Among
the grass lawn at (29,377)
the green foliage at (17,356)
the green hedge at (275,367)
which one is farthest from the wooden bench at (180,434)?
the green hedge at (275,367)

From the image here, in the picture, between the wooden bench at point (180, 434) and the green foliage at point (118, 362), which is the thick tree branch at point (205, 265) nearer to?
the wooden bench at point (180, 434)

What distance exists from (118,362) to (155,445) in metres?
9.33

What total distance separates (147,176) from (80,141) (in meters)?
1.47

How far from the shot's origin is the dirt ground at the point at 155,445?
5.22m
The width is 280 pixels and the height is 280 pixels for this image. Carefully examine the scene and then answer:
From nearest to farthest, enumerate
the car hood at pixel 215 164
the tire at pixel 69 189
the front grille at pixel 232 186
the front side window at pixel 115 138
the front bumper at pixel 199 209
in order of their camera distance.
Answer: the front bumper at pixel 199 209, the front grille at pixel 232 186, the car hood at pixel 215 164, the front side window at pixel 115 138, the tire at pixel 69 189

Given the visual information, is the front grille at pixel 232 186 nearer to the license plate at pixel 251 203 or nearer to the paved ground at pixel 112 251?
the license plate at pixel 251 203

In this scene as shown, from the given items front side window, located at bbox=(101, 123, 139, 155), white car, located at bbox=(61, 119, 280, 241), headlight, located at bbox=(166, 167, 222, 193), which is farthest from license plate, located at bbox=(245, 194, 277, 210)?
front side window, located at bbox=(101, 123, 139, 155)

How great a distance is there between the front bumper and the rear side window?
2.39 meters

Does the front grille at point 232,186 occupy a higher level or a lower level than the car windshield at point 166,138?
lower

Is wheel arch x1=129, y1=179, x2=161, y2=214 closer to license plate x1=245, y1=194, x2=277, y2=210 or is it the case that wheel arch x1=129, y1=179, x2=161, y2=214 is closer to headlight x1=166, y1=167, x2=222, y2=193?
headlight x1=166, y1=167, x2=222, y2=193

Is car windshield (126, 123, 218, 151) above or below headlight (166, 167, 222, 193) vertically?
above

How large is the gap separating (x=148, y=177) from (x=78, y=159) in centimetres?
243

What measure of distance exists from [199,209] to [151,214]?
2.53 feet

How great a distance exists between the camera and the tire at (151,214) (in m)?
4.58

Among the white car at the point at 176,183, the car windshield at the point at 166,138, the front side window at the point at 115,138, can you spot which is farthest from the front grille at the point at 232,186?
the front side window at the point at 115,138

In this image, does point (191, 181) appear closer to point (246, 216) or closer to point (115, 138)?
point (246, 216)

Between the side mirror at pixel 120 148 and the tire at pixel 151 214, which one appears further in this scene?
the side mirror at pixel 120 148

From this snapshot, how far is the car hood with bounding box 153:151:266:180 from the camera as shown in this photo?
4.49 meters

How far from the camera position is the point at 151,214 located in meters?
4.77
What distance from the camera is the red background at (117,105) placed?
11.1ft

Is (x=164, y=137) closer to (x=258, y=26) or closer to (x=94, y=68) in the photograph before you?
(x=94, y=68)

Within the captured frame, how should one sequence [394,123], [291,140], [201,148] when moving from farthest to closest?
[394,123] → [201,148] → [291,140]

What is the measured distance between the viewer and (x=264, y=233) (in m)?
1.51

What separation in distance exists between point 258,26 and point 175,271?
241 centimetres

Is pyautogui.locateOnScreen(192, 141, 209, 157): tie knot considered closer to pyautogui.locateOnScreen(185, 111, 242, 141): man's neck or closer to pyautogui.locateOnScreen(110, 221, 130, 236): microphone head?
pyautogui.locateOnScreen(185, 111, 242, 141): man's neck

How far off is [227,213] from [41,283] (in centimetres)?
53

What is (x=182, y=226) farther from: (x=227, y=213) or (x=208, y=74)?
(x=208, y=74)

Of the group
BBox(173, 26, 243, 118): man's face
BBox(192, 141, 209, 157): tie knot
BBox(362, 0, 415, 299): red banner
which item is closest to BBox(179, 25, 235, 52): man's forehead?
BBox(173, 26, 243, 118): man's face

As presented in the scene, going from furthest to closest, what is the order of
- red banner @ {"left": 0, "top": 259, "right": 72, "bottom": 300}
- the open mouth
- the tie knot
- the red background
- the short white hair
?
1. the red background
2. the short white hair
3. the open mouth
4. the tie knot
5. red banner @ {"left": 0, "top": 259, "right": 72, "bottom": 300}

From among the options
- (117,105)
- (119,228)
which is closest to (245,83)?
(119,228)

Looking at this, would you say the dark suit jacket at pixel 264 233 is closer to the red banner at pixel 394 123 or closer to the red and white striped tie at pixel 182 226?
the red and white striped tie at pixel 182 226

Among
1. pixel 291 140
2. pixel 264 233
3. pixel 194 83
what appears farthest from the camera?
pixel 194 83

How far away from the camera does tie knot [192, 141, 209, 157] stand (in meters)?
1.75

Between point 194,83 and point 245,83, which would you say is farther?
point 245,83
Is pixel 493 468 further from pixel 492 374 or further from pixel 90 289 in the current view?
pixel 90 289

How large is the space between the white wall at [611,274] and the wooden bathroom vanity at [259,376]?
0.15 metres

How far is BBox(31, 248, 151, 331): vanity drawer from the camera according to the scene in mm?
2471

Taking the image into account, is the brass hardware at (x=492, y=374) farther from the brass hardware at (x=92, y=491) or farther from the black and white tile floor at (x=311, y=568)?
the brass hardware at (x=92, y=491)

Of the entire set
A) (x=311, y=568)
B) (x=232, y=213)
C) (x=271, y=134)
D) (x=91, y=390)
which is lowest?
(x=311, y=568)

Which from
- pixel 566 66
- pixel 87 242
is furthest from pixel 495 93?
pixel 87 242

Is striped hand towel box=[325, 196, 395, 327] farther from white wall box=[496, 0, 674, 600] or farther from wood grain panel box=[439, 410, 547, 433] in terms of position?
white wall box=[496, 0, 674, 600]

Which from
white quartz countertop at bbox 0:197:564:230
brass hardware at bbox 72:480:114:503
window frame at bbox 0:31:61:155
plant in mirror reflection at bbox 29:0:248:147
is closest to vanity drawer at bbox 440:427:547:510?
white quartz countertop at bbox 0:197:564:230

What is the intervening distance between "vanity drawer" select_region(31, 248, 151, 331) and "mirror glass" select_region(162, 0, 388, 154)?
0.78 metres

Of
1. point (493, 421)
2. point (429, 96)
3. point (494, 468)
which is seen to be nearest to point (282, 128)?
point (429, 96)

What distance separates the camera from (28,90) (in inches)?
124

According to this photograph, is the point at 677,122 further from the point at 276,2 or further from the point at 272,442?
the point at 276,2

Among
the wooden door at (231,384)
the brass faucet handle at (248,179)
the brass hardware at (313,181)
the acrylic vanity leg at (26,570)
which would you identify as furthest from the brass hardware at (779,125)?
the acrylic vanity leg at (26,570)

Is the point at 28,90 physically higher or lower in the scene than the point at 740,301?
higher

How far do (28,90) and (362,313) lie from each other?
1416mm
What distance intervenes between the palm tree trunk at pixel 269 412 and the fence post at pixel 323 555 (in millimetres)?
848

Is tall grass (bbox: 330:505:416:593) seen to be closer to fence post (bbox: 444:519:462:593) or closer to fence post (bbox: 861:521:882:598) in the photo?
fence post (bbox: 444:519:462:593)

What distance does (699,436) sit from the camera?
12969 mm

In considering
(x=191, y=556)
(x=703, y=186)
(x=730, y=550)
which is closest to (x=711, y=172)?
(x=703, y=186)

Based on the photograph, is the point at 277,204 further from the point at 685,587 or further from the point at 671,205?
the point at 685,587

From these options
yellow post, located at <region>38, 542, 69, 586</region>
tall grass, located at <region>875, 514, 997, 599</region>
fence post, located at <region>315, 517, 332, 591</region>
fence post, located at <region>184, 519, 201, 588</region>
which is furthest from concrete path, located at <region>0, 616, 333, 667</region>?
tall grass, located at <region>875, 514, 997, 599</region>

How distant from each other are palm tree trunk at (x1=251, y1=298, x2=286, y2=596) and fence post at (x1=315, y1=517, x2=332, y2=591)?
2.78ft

++++++++++++++++++++

Arrange the data above as a numbered list, beginning at the line that contains "What is (x=182, y=226)" and stopping after the line that contains "5. red banner". Omit any blank lines.

EXERCISE OUTPUT:
1. What is (x=182, y=226) farther from: (x=227, y=213) or (x=208, y=74)?
2. (x=208, y=74)
3. Of the group
4. BBox(173, 26, 243, 118): man's face
5. BBox(192, 141, 209, 157): tie knot
6. BBox(362, 0, 415, 299): red banner
7. which item is closest to BBox(179, 25, 235, 52): man's forehead?
8. BBox(173, 26, 243, 118): man's face
9. As presented in the scene, going from furthest to closest, what is the order of
10. - red banner @ {"left": 0, "top": 259, "right": 72, "bottom": 300}
11. - the open mouth
12. - the tie knot
13. - the red background
14. - the short white hair
15. ?
16. 1. the red background
17. 2. the short white hair
18. 3. the open mouth
19. 4. the tie knot
20. 5. red banner @ {"left": 0, "top": 259, "right": 72, "bottom": 300}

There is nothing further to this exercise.